Task 1 >>
In the passage about the Montreal bike ride, what event on a nearby island was the ride meant to counter?
Task 2 >>
List every way people along the route of the daytime bike ride showed support, according to the passage about the Montreal bike ride.
Task 3 >>
Extend the passage about the Montreal bike ride with a further paragraph that follows its final sentence.

— BEGIN Supplied passage —

I spent the near-three-hours of this gorgeous red bike ride--meant as a counterpoint to the noisy, fuel-unefficient, expensive Grand Prix happening on a nearby island--in friendly political debate with yet another new acquaintance (uprisings are good for the creation of social bonds and communities that usually feel far more genuine and mutualistic than most, and often last far longer too). He and I were basically arguing about political strategy and the related notion of a diversity of tactics--or, in his view, not. And yet here we were, on this stunning red bicycle ride on a stunning maple summer day, winding our way through Montreal neighborhood after Montreal neighborhood, and all around us were people going out of their way to raise their fists or wave hands in solidarity, display their own red flags or squares, bang their own pots, or even grab their bike and join us. While yesterday night, winding our way through the streets of Montreal, all around us were people going out of their way to raise their fists or wave hands in solidarity, display their own red flags or squares, bang their own pots, or simply walk off the sidewalk and join us. One calm leisure, and the other chaotic disruption. Both, though, evidence of the depth of social support for and involvement in this profound moment of people not only holding the line on austerity cuts but opening up space for their own collective empowerment and social solidarity. And both evidencing that there is increasingly, as I've noted before, not an "us" on daytime bike rides or nighttime disobedience with people watching from the sidelines but a growing "we" weaving through the whole fabric of this society in upheaval.

— END Supplied passage —
— BEGIN Supplied information —

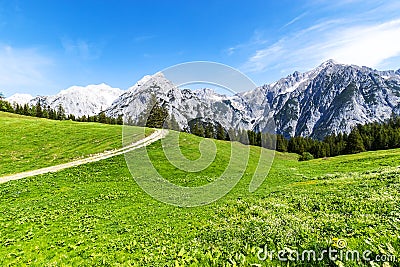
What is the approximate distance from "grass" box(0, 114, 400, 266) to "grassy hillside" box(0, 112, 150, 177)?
15160mm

— END Supplied information —

Task output 1 >>
The Grand Prix.

Task output 2 >>
- Raising their fists or waving hands in solidarity
- Displaying their own red flags or squares
- Banging their own pots
- Grabbing their bikes and joining the ride

Task output 3 >>
Like occupy in the States, and no doubt Occupy Montreal and other occupy sites across Canada, social and self transformation is a messy business, or rather a beautiful and messy experiment. There will never be a perfect "we," neatly bounded like the perfect little red squares increasingly visible all across the Montreal landscape and Montrealers' bodies. There will be the debates about strategy, tactics, and aspirations, and struggles over how to turn street power into popular, self-governing power. There already are, and many of the conversations with many of the new acquaintainces and friends--and old ones too--that I'm having on the streets involve both the surreal quality of this maple spring (in a breathtakingly dreamy sort of way!) and the constant lived experiences of the dilemmas it raises. Should we ride bikes, bang pots, play music, or riot, among other things, or all of the above? Which brings in more people? Keeps them there? Which scare people off? Or which, as Ryan's video shows, only embolden them further?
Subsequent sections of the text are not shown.